Corn New Crop: It needed the old crop help to be fair as, as far as the new crop is concerned, it has disappointed the market. World ending stocks are raised by only +2.32MT to 159.35MT, considering beginning stocks up by +4.06MT, this is not massively exciting. Expectations for US, has hinted yesterday were slightly over the top anyway, so market cannot feel genuinely surprise and ignoring the old crop to make the market rebound is very convenient!
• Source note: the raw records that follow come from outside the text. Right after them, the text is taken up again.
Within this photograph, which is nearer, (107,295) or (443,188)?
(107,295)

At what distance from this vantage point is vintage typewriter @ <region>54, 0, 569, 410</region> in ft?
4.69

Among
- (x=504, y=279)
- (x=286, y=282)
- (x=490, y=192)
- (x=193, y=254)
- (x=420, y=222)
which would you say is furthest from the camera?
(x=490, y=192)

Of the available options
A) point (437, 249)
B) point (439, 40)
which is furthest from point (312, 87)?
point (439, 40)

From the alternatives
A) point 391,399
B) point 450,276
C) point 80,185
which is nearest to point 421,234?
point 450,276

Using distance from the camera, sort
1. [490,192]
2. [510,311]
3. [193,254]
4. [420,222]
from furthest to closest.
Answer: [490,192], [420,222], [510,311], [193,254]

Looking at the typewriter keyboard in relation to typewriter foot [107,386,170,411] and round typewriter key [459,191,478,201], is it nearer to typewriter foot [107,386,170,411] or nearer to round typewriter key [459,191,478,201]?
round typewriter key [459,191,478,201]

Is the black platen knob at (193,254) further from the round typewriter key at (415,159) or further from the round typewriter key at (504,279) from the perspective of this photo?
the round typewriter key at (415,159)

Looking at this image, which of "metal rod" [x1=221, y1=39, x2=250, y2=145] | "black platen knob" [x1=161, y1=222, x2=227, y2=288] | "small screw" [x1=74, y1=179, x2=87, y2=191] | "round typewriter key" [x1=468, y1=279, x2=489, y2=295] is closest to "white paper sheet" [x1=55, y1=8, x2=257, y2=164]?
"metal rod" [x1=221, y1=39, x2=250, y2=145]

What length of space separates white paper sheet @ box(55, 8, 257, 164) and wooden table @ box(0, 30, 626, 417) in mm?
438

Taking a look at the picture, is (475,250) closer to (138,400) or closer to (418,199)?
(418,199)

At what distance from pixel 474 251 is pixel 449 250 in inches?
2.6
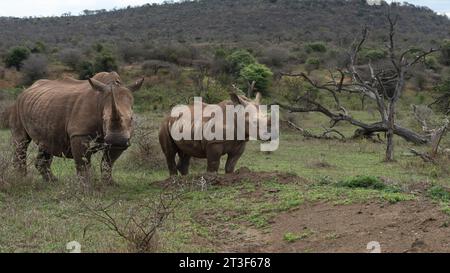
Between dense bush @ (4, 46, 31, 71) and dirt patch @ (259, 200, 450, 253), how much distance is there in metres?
36.0

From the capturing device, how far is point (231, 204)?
795 centimetres

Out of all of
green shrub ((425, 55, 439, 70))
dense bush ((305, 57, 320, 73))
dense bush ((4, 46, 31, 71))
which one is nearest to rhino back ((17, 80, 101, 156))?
dense bush ((4, 46, 31, 71))

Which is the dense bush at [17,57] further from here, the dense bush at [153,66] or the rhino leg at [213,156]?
the rhino leg at [213,156]

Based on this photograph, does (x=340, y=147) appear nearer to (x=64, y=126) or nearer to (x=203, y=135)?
(x=203, y=135)

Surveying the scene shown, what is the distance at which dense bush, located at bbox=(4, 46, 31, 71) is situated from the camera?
39844 millimetres

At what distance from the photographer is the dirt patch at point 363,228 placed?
565 centimetres

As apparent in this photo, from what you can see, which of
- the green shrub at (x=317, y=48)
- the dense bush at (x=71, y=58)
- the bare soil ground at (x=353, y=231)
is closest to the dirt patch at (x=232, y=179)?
the bare soil ground at (x=353, y=231)

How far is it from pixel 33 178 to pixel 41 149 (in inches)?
24.9

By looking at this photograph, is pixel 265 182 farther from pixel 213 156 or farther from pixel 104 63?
pixel 104 63

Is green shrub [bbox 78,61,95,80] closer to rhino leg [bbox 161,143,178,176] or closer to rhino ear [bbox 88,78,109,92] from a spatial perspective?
rhino leg [bbox 161,143,178,176]

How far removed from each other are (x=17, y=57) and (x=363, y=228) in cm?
3726

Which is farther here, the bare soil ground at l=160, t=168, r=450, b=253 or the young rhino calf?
the young rhino calf

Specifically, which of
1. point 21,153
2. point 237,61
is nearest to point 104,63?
point 237,61
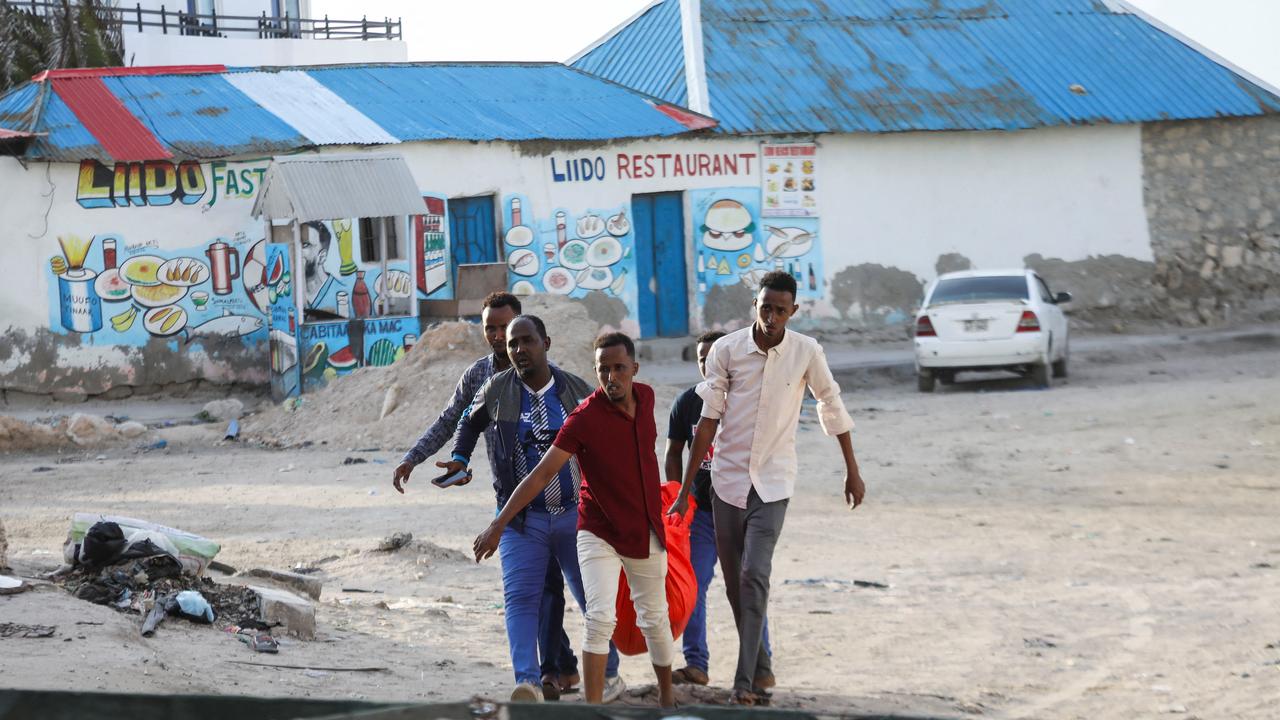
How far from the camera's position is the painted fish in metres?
19.9

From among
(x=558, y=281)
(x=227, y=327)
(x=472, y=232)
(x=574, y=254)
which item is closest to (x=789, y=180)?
(x=574, y=254)

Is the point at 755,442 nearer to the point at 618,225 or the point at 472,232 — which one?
the point at 472,232

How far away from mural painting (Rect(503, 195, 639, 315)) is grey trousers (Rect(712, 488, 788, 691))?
15.3 meters

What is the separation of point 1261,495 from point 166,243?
1357 centimetres

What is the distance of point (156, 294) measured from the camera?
1962 centimetres

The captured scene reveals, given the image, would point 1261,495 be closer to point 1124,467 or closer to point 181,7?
point 1124,467

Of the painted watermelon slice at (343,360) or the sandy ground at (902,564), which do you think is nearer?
the sandy ground at (902,564)

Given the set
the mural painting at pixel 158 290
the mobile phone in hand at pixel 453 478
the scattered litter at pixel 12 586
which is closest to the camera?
the mobile phone in hand at pixel 453 478

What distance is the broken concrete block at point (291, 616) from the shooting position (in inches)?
303

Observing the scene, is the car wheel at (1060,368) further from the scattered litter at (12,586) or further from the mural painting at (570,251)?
the scattered litter at (12,586)

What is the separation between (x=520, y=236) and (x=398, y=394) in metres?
5.85

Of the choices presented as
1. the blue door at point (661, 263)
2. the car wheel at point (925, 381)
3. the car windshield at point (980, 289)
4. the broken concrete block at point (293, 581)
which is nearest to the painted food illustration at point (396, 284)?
the blue door at point (661, 263)

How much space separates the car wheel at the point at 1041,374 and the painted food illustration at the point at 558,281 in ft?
22.7

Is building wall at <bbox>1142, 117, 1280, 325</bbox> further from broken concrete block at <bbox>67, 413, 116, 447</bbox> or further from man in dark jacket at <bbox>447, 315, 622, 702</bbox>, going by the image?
man in dark jacket at <bbox>447, 315, 622, 702</bbox>
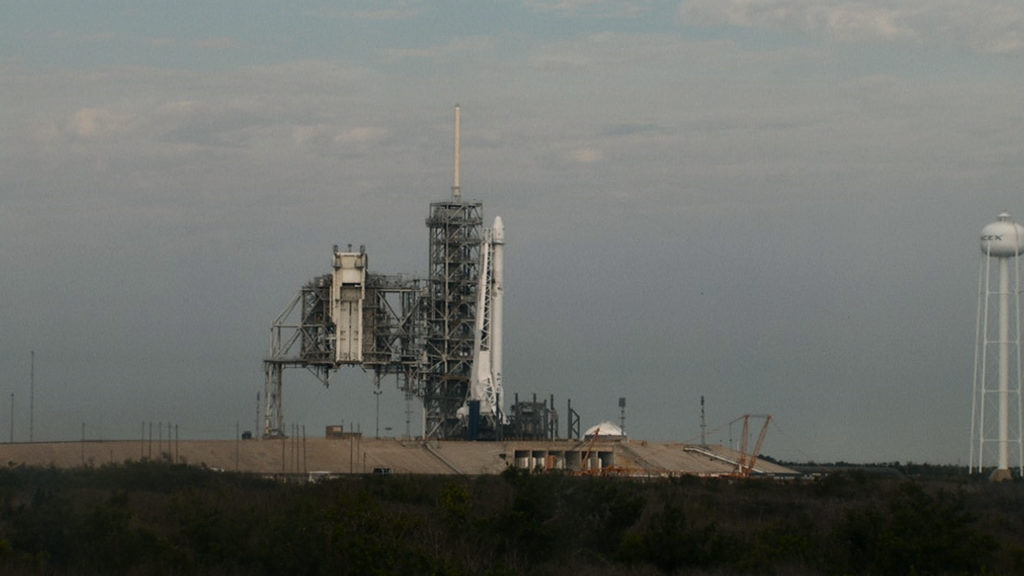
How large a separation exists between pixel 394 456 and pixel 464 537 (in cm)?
4087

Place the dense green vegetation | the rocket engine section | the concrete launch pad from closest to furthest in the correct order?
the dense green vegetation < the concrete launch pad < the rocket engine section

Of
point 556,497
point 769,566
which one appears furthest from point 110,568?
point 769,566

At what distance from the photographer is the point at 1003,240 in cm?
7331

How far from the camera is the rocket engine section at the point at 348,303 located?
269 feet

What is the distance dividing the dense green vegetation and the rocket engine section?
33.4 m

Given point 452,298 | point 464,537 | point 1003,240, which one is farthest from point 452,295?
point 464,537

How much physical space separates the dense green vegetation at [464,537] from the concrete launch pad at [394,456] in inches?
900

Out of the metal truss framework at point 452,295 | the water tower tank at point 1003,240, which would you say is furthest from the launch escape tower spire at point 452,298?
the water tower tank at point 1003,240

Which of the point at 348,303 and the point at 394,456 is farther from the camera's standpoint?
the point at 348,303

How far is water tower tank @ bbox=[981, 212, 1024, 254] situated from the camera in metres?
73.2

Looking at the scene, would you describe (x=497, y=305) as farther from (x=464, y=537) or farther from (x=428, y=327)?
(x=464, y=537)

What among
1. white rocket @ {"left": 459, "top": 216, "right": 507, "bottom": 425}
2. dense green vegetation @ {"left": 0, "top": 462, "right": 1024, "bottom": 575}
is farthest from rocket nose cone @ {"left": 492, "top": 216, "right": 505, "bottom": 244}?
dense green vegetation @ {"left": 0, "top": 462, "right": 1024, "bottom": 575}

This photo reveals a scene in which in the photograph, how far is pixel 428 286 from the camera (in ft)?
277

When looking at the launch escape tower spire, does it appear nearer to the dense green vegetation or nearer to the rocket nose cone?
the rocket nose cone
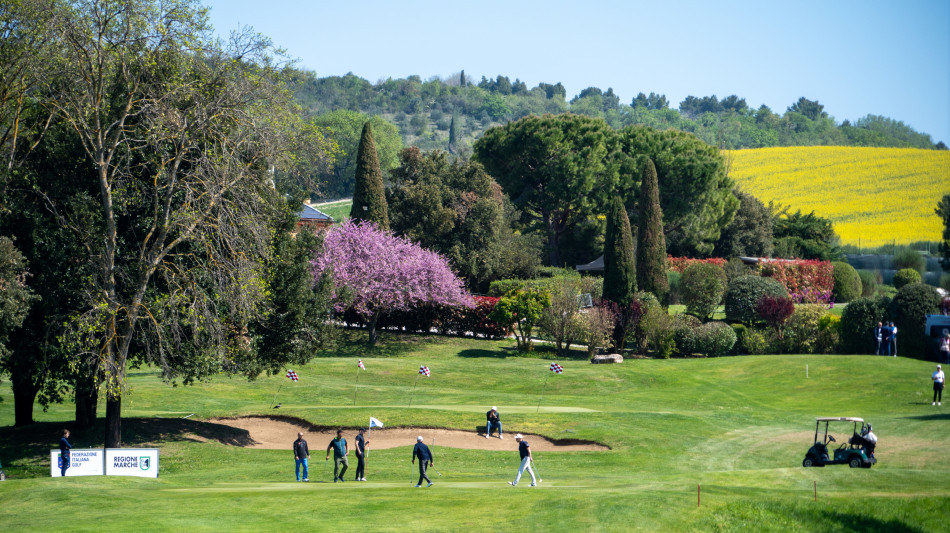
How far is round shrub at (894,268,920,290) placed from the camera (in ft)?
247

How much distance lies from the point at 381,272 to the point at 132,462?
31393mm

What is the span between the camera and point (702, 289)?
62250 millimetres

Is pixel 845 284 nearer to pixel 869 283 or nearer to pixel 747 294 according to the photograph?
pixel 869 283

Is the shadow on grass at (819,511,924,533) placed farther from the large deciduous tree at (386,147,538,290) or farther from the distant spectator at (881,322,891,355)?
the large deciduous tree at (386,147,538,290)

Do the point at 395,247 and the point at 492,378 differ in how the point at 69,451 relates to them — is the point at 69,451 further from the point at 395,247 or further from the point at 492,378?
the point at 395,247

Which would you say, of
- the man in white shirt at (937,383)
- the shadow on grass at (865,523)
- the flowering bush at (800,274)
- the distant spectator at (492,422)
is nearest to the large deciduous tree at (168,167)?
the distant spectator at (492,422)

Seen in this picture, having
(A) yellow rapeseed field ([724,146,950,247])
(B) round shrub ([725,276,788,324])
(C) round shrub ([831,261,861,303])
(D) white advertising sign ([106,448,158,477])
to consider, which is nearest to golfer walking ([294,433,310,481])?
(D) white advertising sign ([106,448,158,477])

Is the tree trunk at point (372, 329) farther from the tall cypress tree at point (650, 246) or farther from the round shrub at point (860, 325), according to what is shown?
the round shrub at point (860, 325)

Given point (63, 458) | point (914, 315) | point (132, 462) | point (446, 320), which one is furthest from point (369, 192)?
point (63, 458)

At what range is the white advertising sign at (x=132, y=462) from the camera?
25359mm

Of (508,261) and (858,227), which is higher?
(858,227)

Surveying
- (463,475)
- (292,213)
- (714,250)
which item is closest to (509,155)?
(714,250)

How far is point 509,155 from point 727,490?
64.2 meters

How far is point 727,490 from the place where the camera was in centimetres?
2283
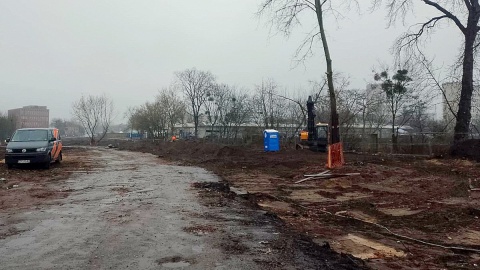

US exports are raised, not surprising considering the inspections, by +1.91MT to 62.87MT. Feed use is decreased by -0.63MT but the real symbolic upset for the market was on the production side, -0.63MT to 375.37MT. Maybe USDA was a bit in a jolly and was overoptimistic last month when setting up the yield at 181.3 bushels per acre! It is cut to 180.7 bushels per acre. No major change other wise, a few bits and bobs on production (Egypt +0.4MT, EU +0.2MT, Canada +0.2MT, FSU -1MT) and use (Mexico +0.5MT). World ending stocks are down -38.86MT year on year to 159.35MT, it is by far the tightest balance sheet as it represents 14.30% of the use and 14.92% of the production.
Soybeans Old Crop: US (+0.52MT to 120.04MT), Brazil (+0.30MT to 119.8MT) and Paraguay (-0.19MT to 9.81MT) production adjustments as well as cut in use (-0.65MT in the US) took the ending stocks higher by +1.91MT.
Soybean New Crop: Same scenario than corn in a lower extent, world ending stock are up but less than the beginning stocks. They are up by +1.78MT to 110.04MT, 31.17% of the use, 29.78% of the production, +13.39MT year on year,… Picture is not bad by any means. So very little change, US production is cut by -0.10MT to 127.63MT… Despite a yield increase! USDA bumped up the yield b +0.3 bushels per acre to 53.1 bushels per acre, but harvested areas are cut by -0.6M acres to 88.3M acres. No major change, to be noted, US exports remained pegged at 56.06MT.
Market reaction? Soybeans and Corn ended up respectively +6.00 cents and +6.50 cents, and Wheat down by -2.50 cents in Chicago. In other words, kind of the opposite of the logic as balance sheets are heavier for corn and soybeans and tighter for wheat! But the psychological effect of cutting the US corn and soybeans crops has triggered a bit of short covering. Market is always right, even if it might be wrong! There’s no real change in the global picture but funds might take the signal that we reached the fundamental bottom line and now, any potentiality for getting balance sheets heavier are quite limited. Kansas and Minneapolis followed Chicago and closed down by respectively -2.50 cents and -2.25 cents. On the other side of the Pond, only 30 minutes to enjoy the report and market closed slightly more logically up in MATIF Wheat by +€0.75 and +£0.40 on London Feed.
However, everything is up on the night session, sounds like indeed we could enter in the wintery phase of “we know everything and we have to wait until plantings and crop enter dormancy” so short bets could be taken off the table in a wait and see mood. Soybeans are up +7.25 cents, Corn +1.00 cent, Wheat +4.00 cents in Chicago, +4.50 cents in both Kansas and Minneapolis. London Feed has opened up +£0.25, MATIF is ticking sideways at the open.
Bangladesh is issuing a new tender to buy 50,000T of wheat. On the latest, they received a best offer of $297.20 CNF FO. China sold 656,845T of corn of its ageing reserve at $209.10, a quite successful auction as 16.42% of the volume offered was awarded.
France AgriMer said French corn is 65% harvested, a strong pace, +23% from last year. Also, 15% of the winter wheat is planted, +10% from last week.
US CPI and Core CPI were both a miss by a tick, to both +0.1%. Unemployment Claims were also higher than expected to 214k, +7k more than expected. EURUSD is trading around 1.1580, GBPUSD around 1.3215, both down this morning.
US Crude Oil Inventories showed a much higher build up than expected (+6.0M barrels versus +2.3M barrels expected). Logistic on the eastern coast and gulf is not easy by any means these days with the hurricane seasons. Crude Oil is trading $71.65 on the NYMEX with ICE Brent at a $9.3 premium.